Berlin, 10 February 2016 – Only around 50 percent of the German rail network is electrified. That’s why, particularly on secondary lines, services are often provided by diesel railcars. Fuel cell electromobility represents an emission-free and perspectively more energy and cost efficient alternative for rail transport providers.

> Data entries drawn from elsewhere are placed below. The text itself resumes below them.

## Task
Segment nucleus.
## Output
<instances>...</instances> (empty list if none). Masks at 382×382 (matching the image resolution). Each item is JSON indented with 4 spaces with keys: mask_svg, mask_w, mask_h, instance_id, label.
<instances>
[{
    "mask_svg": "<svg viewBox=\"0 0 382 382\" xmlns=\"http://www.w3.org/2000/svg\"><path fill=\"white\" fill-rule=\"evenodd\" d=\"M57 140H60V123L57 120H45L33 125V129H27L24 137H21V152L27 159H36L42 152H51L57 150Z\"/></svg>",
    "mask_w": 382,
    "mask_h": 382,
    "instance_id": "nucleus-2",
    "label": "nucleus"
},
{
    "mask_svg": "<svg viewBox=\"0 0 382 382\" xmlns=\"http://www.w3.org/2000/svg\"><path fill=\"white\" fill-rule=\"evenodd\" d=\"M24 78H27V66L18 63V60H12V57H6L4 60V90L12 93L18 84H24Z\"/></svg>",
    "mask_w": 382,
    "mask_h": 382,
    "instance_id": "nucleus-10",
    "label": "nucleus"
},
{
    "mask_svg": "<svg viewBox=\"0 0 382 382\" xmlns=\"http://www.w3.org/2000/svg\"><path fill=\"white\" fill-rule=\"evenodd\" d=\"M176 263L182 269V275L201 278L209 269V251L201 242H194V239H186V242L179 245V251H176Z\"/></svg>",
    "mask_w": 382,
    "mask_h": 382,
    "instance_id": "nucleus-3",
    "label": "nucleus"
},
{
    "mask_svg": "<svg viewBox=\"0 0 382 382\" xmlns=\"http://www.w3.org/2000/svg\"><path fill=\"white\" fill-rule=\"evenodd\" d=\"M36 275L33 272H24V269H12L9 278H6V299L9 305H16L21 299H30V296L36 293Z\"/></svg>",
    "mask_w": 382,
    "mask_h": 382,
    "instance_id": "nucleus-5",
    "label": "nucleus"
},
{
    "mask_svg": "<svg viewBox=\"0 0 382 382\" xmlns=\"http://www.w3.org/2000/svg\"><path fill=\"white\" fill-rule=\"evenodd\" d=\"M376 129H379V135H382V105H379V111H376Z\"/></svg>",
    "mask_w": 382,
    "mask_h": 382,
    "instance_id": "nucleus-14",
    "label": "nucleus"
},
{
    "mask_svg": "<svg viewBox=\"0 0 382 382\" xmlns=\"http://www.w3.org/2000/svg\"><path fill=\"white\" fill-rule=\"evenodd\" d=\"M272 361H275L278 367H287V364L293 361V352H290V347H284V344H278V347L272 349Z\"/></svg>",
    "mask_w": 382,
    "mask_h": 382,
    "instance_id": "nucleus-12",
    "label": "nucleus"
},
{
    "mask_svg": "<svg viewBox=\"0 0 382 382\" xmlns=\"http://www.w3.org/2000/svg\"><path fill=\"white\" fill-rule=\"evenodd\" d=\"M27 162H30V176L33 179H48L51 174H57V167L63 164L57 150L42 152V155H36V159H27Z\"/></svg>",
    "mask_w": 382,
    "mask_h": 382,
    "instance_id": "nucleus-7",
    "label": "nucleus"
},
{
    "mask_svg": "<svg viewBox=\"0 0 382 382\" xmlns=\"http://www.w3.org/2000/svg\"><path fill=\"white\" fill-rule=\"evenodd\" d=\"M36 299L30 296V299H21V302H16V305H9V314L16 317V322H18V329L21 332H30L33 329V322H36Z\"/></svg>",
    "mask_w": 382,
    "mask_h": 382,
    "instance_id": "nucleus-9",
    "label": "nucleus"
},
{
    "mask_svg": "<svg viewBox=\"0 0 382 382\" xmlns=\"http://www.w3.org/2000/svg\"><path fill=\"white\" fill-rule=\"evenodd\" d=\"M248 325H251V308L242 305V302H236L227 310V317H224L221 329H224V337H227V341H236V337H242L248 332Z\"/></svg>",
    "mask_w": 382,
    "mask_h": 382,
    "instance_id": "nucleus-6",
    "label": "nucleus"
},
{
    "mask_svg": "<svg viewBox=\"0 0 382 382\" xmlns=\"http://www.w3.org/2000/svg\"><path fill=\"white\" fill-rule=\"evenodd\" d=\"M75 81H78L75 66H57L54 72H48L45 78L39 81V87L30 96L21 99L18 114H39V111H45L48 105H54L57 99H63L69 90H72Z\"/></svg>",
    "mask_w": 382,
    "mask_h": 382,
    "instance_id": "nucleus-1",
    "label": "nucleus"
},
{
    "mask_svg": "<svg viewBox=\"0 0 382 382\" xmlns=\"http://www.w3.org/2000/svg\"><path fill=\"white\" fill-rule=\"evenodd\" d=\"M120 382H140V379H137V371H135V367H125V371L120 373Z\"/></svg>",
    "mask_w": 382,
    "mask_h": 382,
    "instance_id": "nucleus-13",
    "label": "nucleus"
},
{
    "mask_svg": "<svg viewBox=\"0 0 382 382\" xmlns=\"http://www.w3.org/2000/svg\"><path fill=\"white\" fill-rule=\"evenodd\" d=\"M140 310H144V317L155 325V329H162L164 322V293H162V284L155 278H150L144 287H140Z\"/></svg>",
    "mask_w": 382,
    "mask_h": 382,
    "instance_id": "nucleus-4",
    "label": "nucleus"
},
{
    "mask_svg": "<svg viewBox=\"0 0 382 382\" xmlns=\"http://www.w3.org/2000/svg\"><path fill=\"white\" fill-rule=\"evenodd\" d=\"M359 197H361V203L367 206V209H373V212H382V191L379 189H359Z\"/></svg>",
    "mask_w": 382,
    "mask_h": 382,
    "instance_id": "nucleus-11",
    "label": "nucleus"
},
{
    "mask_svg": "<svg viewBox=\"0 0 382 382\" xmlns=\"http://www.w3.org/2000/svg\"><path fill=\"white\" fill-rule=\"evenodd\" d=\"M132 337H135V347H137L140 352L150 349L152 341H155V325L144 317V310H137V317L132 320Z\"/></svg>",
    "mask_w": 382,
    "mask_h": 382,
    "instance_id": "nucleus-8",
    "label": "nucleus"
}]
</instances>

Supported with funds totalling eight million euros by Federal Ministry for Transport and Digital Infrastructure (BMVI) via the National Innovation Programme Hydrogen and Fuel Cell Technology (NIP), Alstom Transport Deutschland GmbH is currently developing a railcar generation incorporating a fuel cell drive. On the user side, back in 2014 the German states of Lower Saxony, North Rhine-Westphalia, Baden-Württemberg and Hesse signed a letter of intent for the deployment of the new trains with emission free fuel cell-based drives.
Dr. Klaus Bonhoff (NOW): “Electricity-based fuels from renewable energy are the key for sustainable mobility along with the development of a new value-added chain and jobs in Germany. Hydrogen and fuel cells should be deployed in all modes of transport – including rail transportation. We are therefore supporting the market preparation of the technology within the scope of the NIP.”
Supplementing the project activities, the accompanying scientific research, “Hydrogen Infrastructure on Rails”, was commenced in 2015 via the NIP-coordinating National Organisation for Hydrogen and Fuel Cell Technology (NOW). Among the goals of the accompanying research is the examination of technical, legal and economic prerequisites enabling a supply of hydrogen suitable for operation.
With the “Fuel Cell Electromobility in Rail Transportation” symposium on 10.2., the foundation will be laid to place greater focus on this topic among key players from government and industry, on the backdrop of market preparation for mobility with hydrogen.
The event, which is being jointly hosted by the National Organisation for Hydrogen and Fuel Cell Technology (NOW), Alstom Transport Deutschland GmbH and Lower Saxony’s Ministry for Economy, Labour and Transport, will discuss technical issues on both the vehicle and infrastructure side, will look at national and European transport strategy policies, and present the perspectives of various transport service providers.